>> begin Selected text
Sunday, July 10, 2011

Taking on the Shrine Hills Challenge again

Hate the discomfort, love the benefits. This is how I would describe my attitude towards hills. I believe it is something common among runners. No one really loves trudging up inclines that seem to turn the soles of your running shoes from rubber to lead and have you gasping for air with every labored step.

But running hills isn't described by 1972 Olympic marathon gold medalist Frank shorter as speed work in disguise for no reason. Running hills builds muscle strength and improves your body’s oxygen carrying capacity. These changes will make you faster once you return to flat terrain.

I don't think I really relish running hills but I have no choice. In a city nestled in the foothills of Mt. Apo, flat terrain is difficult to come by. The road from the starting point of my daily runs immediately takes me into a 1-kilometer gradual uphill haul to the highway leading to the center of town. And I find myself lucky to be able to run here. I am stronger, not only physically but also mentally, because of it.

If running hills in training is tough, more so is doing it in a race. And no race I have run is perhaps more hilly than the Shrine Hills Challenge in Davao City. In fact, I can't think of any other 10k in Davao more challenging except maybe some occasional trail runs. I ran the inaugural edition in 2002 and did the 6th running five years later in 2007. Last June 26, 9 years older than when I first did it, I again took on the Shrine Hills Challenge on its 10th running.
>> end Selected text
>> begin Supplied data
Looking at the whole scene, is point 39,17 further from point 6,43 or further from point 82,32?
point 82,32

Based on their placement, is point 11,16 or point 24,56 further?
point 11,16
>> end Supplied data
▶ Task description
From the running text, set down everything from "Sunday, July 10, 2011" down to "to flat terrain." word for word. The lines play no part in what comes next.

▶ Full solution
Sunday, July 10, 2011

Taking on the Shrine Hills Challenge again

Hate the discomfort, love the benefits. This is how I would describe my attitude towards hills. I believe it is something common among runners. No one really loves trudging up inclines that seem to turn the soles of your running shoes from rubber to lead and have you gasping for air with every labored step.

But running hills isn't described by 1972 Olympic marathon gold medalist Frank shorter as speed work in disguise for no reason. Running hills builds muscle strength and improves your body’s oxygen carrying capacity. These changes will make you faster once you return to flat terrain.